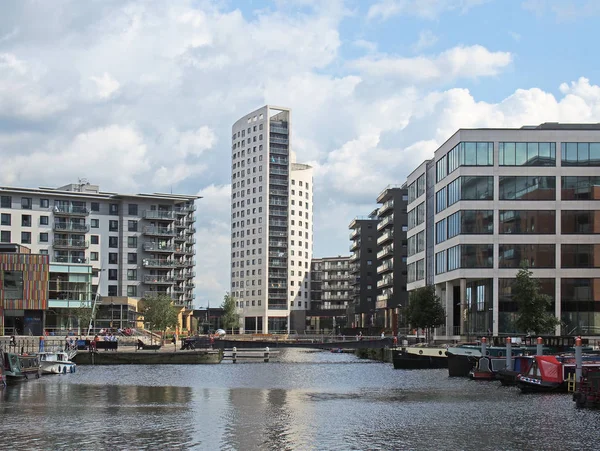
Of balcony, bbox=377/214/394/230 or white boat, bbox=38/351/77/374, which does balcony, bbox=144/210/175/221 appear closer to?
balcony, bbox=377/214/394/230

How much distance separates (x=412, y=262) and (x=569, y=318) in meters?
39.6

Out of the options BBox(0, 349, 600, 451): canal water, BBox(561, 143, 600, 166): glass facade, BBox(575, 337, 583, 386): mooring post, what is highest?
BBox(561, 143, 600, 166): glass facade

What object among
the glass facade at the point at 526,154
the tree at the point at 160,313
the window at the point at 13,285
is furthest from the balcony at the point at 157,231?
the glass facade at the point at 526,154

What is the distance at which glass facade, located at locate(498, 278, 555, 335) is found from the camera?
110 m

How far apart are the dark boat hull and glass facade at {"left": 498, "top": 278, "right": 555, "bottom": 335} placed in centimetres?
2208

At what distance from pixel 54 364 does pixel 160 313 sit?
215 ft

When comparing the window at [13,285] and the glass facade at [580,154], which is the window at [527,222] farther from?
the window at [13,285]

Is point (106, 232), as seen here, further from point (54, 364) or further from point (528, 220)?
point (54, 364)

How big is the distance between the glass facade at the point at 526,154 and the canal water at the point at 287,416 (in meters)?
46.4

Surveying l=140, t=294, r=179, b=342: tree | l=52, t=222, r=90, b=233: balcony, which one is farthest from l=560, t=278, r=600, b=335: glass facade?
l=52, t=222, r=90, b=233: balcony

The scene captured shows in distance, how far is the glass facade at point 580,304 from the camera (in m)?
109

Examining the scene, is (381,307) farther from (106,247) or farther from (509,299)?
(509,299)

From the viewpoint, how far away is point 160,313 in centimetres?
14788

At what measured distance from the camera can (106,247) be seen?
17012cm
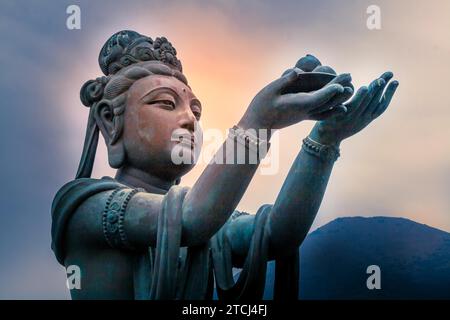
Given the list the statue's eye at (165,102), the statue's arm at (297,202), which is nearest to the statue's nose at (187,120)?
the statue's eye at (165,102)

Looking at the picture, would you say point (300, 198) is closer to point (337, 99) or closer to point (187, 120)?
point (337, 99)

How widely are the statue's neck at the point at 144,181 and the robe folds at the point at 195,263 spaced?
0.60 feet

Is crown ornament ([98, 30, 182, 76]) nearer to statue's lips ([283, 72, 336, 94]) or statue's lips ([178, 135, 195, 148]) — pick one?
statue's lips ([178, 135, 195, 148])

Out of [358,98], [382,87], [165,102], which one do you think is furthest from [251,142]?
[165,102]

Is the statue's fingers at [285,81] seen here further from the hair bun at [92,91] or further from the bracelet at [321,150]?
the hair bun at [92,91]

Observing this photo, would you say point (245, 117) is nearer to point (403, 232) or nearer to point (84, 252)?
point (84, 252)

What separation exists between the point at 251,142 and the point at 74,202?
1531 mm

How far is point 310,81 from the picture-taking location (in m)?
6.26

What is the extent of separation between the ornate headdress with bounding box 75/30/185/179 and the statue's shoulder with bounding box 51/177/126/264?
49cm

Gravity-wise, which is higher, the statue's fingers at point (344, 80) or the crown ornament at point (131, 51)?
the crown ornament at point (131, 51)

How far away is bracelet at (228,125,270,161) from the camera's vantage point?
607 cm

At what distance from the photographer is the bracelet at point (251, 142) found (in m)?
6.07

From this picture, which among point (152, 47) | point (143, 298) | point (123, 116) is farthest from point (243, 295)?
point (152, 47)

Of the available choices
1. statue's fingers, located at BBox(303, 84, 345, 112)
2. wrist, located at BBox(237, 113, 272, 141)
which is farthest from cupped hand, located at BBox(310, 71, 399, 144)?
wrist, located at BBox(237, 113, 272, 141)
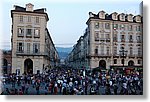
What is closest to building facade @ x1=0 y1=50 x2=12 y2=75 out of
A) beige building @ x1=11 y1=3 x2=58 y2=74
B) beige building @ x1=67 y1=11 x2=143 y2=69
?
beige building @ x1=11 y1=3 x2=58 y2=74

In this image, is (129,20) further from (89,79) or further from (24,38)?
(24,38)

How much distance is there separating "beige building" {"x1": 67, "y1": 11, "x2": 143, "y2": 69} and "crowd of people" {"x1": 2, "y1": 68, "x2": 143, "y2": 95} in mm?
177

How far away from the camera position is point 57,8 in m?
4.62

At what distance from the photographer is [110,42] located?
16.1ft

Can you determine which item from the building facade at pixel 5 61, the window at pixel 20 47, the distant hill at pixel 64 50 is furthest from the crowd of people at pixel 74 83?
the window at pixel 20 47

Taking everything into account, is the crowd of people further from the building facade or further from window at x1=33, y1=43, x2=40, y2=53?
window at x1=33, y1=43, x2=40, y2=53

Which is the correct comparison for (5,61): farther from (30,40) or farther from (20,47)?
(30,40)

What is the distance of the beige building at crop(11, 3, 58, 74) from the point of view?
15.2ft

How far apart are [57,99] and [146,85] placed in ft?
4.74

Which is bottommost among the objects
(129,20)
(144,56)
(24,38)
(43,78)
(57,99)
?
(57,99)

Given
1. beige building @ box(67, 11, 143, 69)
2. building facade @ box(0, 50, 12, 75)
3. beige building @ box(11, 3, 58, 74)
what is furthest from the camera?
beige building @ box(67, 11, 143, 69)

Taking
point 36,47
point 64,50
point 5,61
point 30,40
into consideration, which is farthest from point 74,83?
point 5,61

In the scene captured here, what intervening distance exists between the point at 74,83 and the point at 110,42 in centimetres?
96

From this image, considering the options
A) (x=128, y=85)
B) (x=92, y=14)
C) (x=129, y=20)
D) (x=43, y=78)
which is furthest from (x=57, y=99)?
(x=129, y=20)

* Task statement *
Return each line from the material above exactly, but not the pictures.

* Output of the task *
Of balcony, bbox=377/214/394/230 or white boat, bbox=38/351/77/374, which does balcony, bbox=144/210/175/221 appear closer to?
balcony, bbox=377/214/394/230

How much distance separates (x=412, y=262) and (x=569, y=318) in meters?
39.6

Out of the options BBox(0, 349, 600, 451): canal water, BBox(561, 143, 600, 166): glass facade, BBox(575, 337, 583, 386): mooring post, what is highest?
BBox(561, 143, 600, 166): glass facade

What object among
the glass facade at the point at 526,154
the tree at the point at 160,313
the window at the point at 13,285
is furthest from the balcony at the point at 157,231?
the glass facade at the point at 526,154

What is the distance at which glass facade, located at locate(498, 278, 555, 335) is found from the camera?
110 m

How far apart are the dark boat hull and glass facade at {"left": 498, "top": 278, "right": 555, "bottom": 335} placed in centimetres?
2208

At what distance from pixel 54 364 does pixel 160 313 sit?
215 ft

When comparing the window at [13,285] and the glass facade at [580,154], which is the window at [527,222] farther from?
the window at [13,285]

Is point (106, 232), as seen here, further from point (54, 364) or further from point (528, 220)?
point (54, 364)

How big is the distance between the glass facade at the point at 526,154 and the canal water at the point at 287,416 (in meters)?
46.4

Surveying l=140, t=294, r=179, b=342: tree | l=52, t=222, r=90, b=233: balcony, which one is farthest from l=560, t=278, r=600, b=335: glass facade?
l=52, t=222, r=90, b=233: balcony

The scene captured shows in distance, how far is the glass facade at point 580,304 from the camera (in m)?
109

Examining the scene, is (381,307) farther from (106,247) or farther from (509,299)?
(509,299)

From the viewpoint, how far away is point 160,313 in centimetres?
14788

At what measured distance from the camera can (106,247) be seen?
17012cm
Given the list the statue's eye at (165,102), the statue's arm at (297,202), which is nearest to the statue's nose at (187,120)?
the statue's eye at (165,102)

Looking at the picture, would you say point (300, 198) is closer to point (337, 99) or closer to point (187, 120)?
point (337, 99)

How widely are the statue's neck at the point at 144,181 and the robe folds at the point at 195,263 spaced?
0.60 feet

Is crown ornament ([98, 30, 182, 76]) nearer to statue's lips ([283, 72, 336, 94]) or statue's lips ([178, 135, 195, 148]) — pick one?
statue's lips ([178, 135, 195, 148])

Out of [358,98], [382,87], [165,102], which one do you think is furthest from [251,142]?
[165,102]

Is the statue's fingers at [285,81] seen here further from the hair bun at [92,91] or further from the bracelet at [321,150]?
the hair bun at [92,91]

Observing this photo, would you say point (245, 117) is nearer to point (403, 232) or nearer to point (84, 252)?
point (84, 252)

What separation exists between the point at 251,142 and the point at 74,202?
1531 mm

How far is point 310,81 from the picture-taking location (in m)?
6.26

What is the extent of separation between the ornate headdress with bounding box 75/30/185/179 and the statue's shoulder with bounding box 51/177/126/264?
49cm

Gravity-wise, which is higher, the statue's fingers at point (344, 80) or the crown ornament at point (131, 51)?
the crown ornament at point (131, 51)

How far away is bracelet at (228,125,270,161) from the camera's vantage point?
607 cm

At what distance from the photographer is the bracelet at point (251, 142) found (in m)?
6.07

From this picture, which among point (152, 47) | point (143, 298) | point (123, 116) is farthest from point (243, 295)?
point (152, 47)

Of the available choices
1. statue's fingers, located at BBox(303, 84, 345, 112)
2. wrist, located at BBox(237, 113, 272, 141)
which is farthest from cupped hand, located at BBox(310, 71, 399, 144)?
wrist, located at BBox(237, 113, 272, 141)
What is closest to building facade @ x1=0 y1=50 x2=12 y2=75 out of
A) beige building @ x1=11 y1=3 x2=58 y2=74
B) beige building @ x1=67 y1=11 x2=143 y2=69
?
beige building @ x1=11 y1=3 x2=58 y2=74

In this image, is (129,20) further from (89,79) or further from (24,38)?
(24,38)

How much distance is there separating "beige building" {"x1": 67, "y1": 11, "x2": 143, "y2": 69} and "crowd of people" {"x1": 2, "y1": 68, "x2": 143, "y2": 95} in mm?
177

How far away from the camera position is point 57,8 in m?
4.62

At what distance from the photographer is [110,42] located?
16.1ft

Can you determine which item from the building facade at pixel 5 61, the window at pixel 20 47, the distant hill at pixel 64 50 is furthest from the crowd of people at pixel 74 83?
the window at pixel 20 47

Taking everything into account, is the crowd of people further from the building facade or further from window at x1=33, y1=43, x2=40, y2=53?
window at x1=33, y1=43, x2=40, y2=53

Which is the correct comparison for (5,61): farther from (30,40) or farther from (20,47)?
(30,40)

What is the distance of the beige building at crop(11, 3, 58, 74) from the point of view?
15.2ft

How far apart are [57,99] and [146,85] placed in ft?
4.74

Which is bottommost among the objects
(129,20)
(144,56)
(24,38)
(43,78)
(57,99)
?
(57,99)

Given
1. beige building @ box(67, 11, 143, 69)
2. building facade @ box(0, 50, 12, 75)
3. beige building @ box(11, 3, 58, 74)
what is furthest from the camera?
beige building @ box(67, 11, 143, 69)

Taking
point 36,47
point 64,50
point 5,61
point 30,40
into consideration, which is farthest from point 74,83?
point 5,61

In the scene captured here, what intervening distance exists between the point at 74,83 and the point at 110,42 in centimetres?
96

From this image, considering the options
A) (x=128, y=85)
B) (x=92, y=14)
C) (x=129, y=20)
D) (x=43, y=78)
which is furthest from (x=57, y=99)?
(x=129, y=20)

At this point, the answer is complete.